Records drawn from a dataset
**********
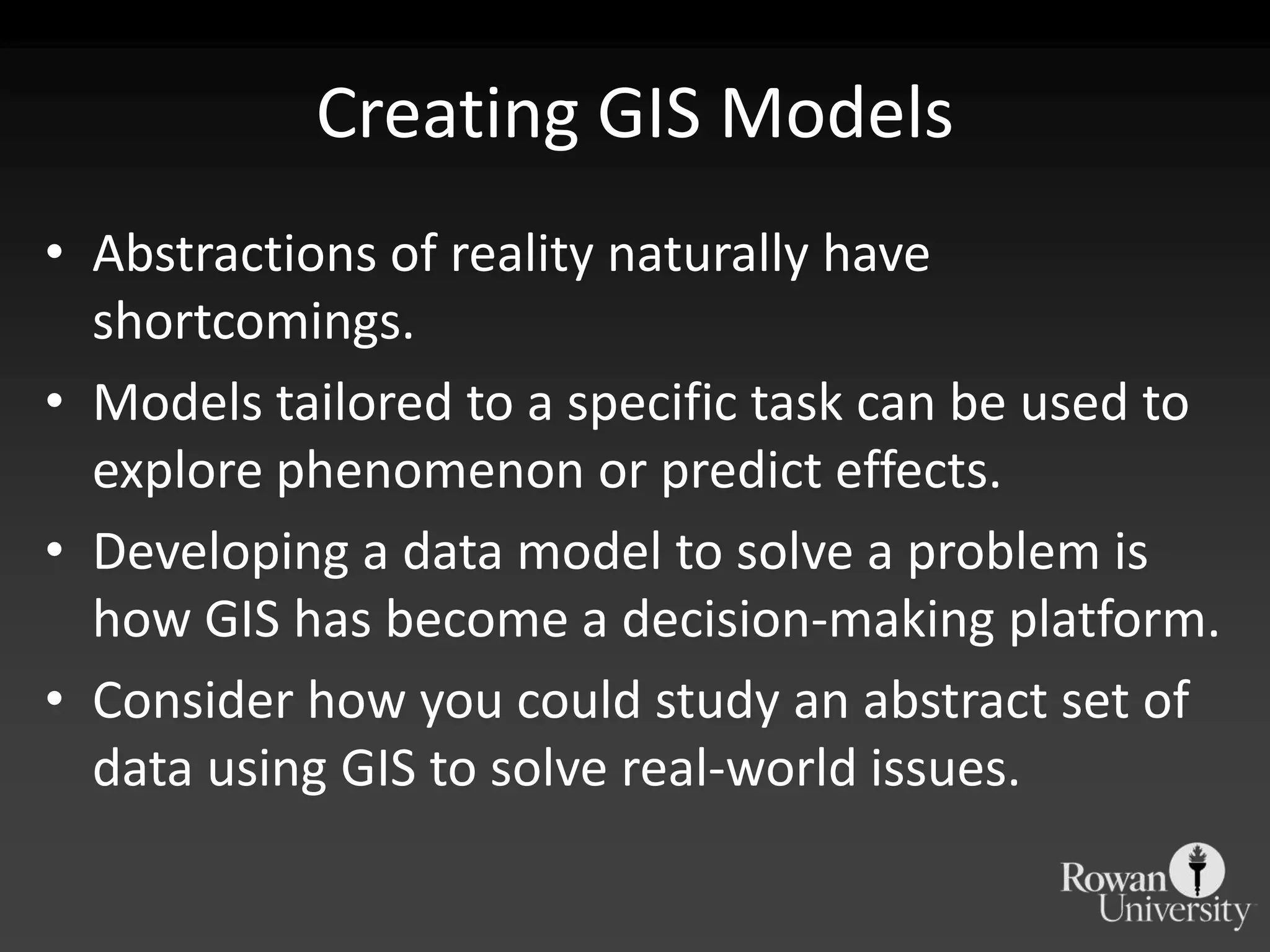 Creating GIS Models

• Abstractions of reality naturally have shortcomings.
• Models tailored to a specific task can be used to explore phenomenon or predict effects.
• Developing a data model to solve a problem is how GIS has become a decision-making platform.
• Consider how you could study an abstract set of data using GIS to solve real-world issues.

Rowan University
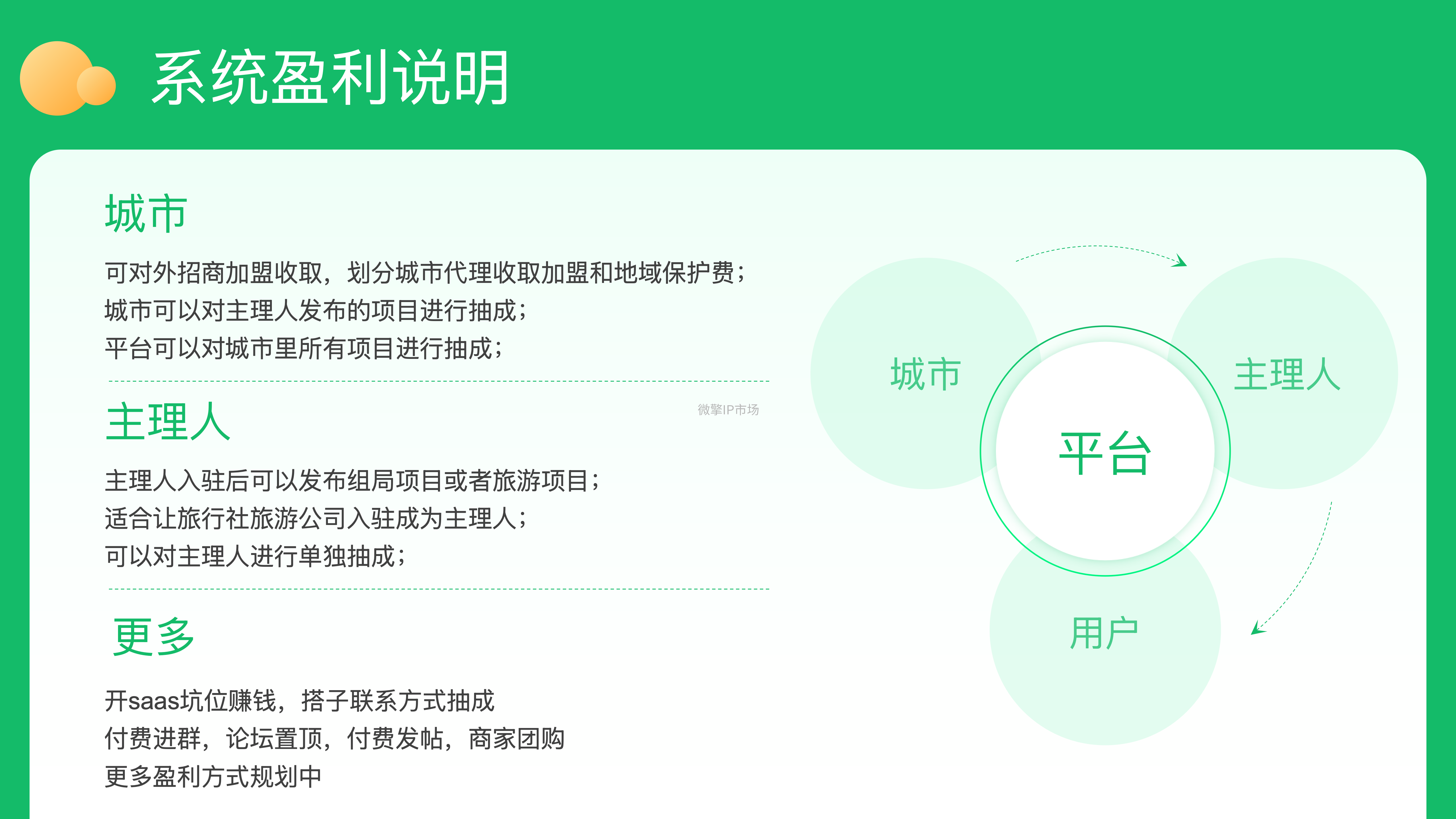 系统盈利说明

城市

可对外招商加盟收取，划分城市代理收取加盟和地域保护费；
城市可以对主理人发布的项目进行抽成；
平台可以对城市里所有项目进行抽成；

主理人

微擎IP市场

主理人入驻后可以发布组局项目或者旅游项目；
适合让旅行社旅游公司入驻成为主理人；
可以对主理人进行单独抽成；

更多

开saas坑位赚钱，搭子联系方式抽成
付费进群，论坛置顶，付费发帖，商家团购
更多盈利方式规划中

城市

主理人

平台

用户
**********
▸ Task statement
Give back all entries exactly. No pictures belong in the copy.

▸ Answer box
 Creating GIS Models

• Abstractions of reality naturally have shortcomings.
• Models tailored to a specific task can be used to explore phenomenon or predict effects.
• Developing a data model to solve a problem is how GIS has become a decision-making platform.
• Consider how you could study an abstract set of data using GIS to solve real-world issues.

Rowan University
 系统盈利说明

城市

可对外招商加盟收取，划分城市代理收取加盟和地域保护费；
城市可以对主理人发布的项目进行抽成；
平台可以对城市里所有项目进行抽成；

主理人

微擎IP市场

主理人入驻后可以发布组局项目或者旅游项目；
适合让旅行社旅游公司入驻成为主理人；
可以对主理人进行单独抽成；

更多

开saas坑位赚钱，搭子联系方式抽成
付费进群，论坛置顶，付费发帖，商家团购
更多盈利方式规划中

城市

主理人

平台

用户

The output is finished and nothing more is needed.